(Data items)
■ ■ ■ ■ ■ ■ ■

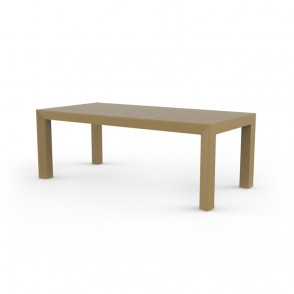 Vondom_Frame_Table_Puur_Design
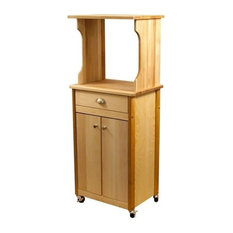 Pemberly Row Microwave Cart Oiled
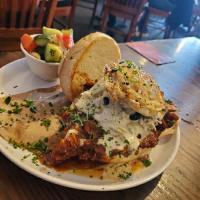 Houston foodie
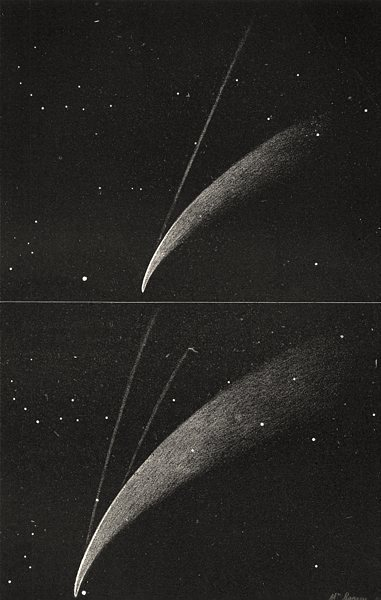 Associate Product DONATI'S COMET. Showing its secondary tails 1877 old antique print picture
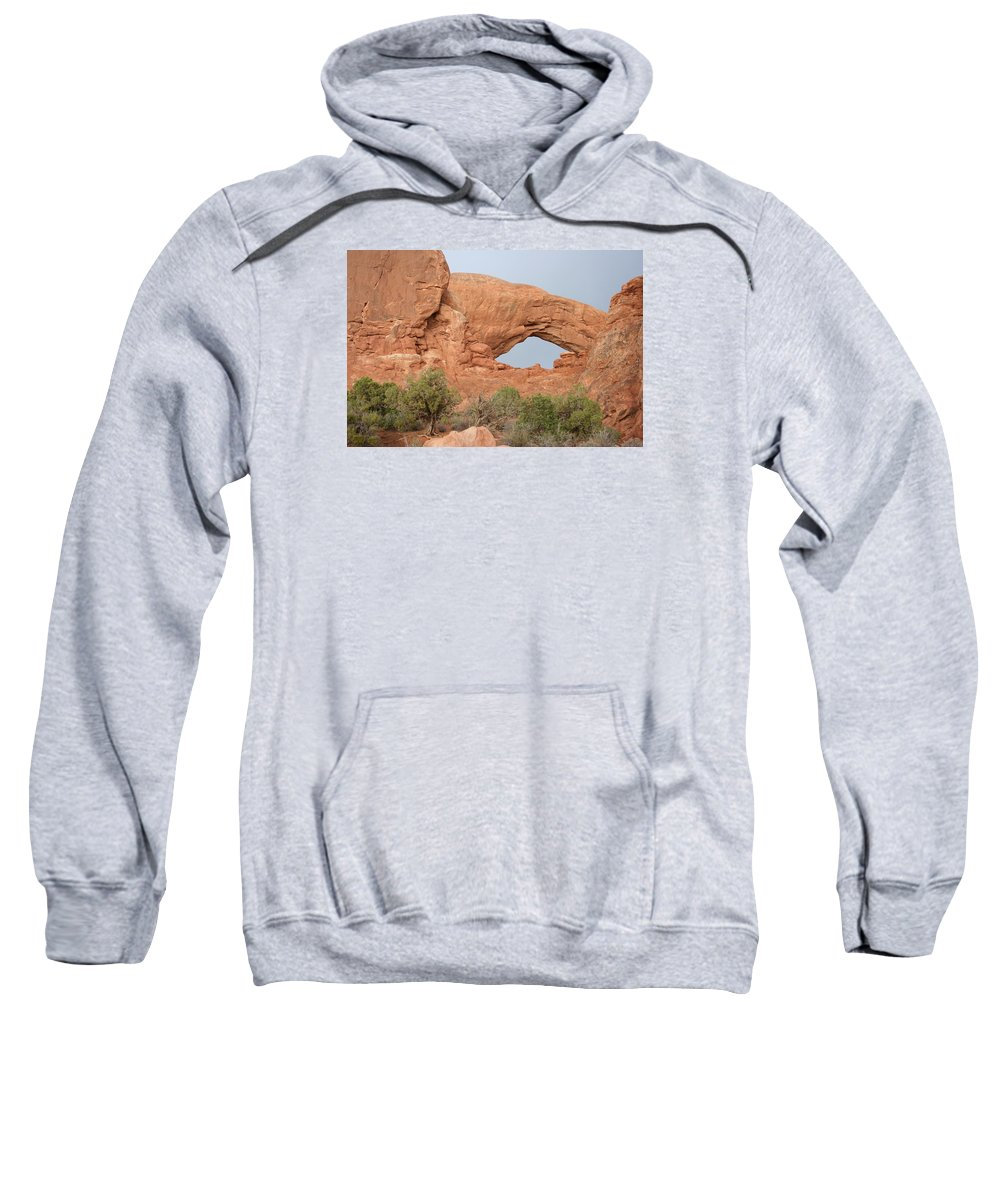 South Window Sweatshirt featuring the photograph South Window Arches National Park by Christiane Schulze Art And Photography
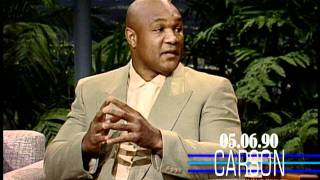 George Foreman Talks About Joe Frazier On Johnny Carson's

■ ■ ■ ■ ■ ■ ■

Try it:
Write all the lines above out again exactly, minus the images.

Task result:
 Vondom_Frame_Table_Puur_Design
 Pemberly Row Microwave Cart Oiled
 Houston foodie
 Associate Product DONATI'S COMET. Showing its secondary tails 1877 old antique print picture
 South Window Sweatshirt featuring the photograph South Window Arches National Park by Christiane Schulze Art And Photography
 George Foreman Talks About Joe Frazier On Johnny Carson's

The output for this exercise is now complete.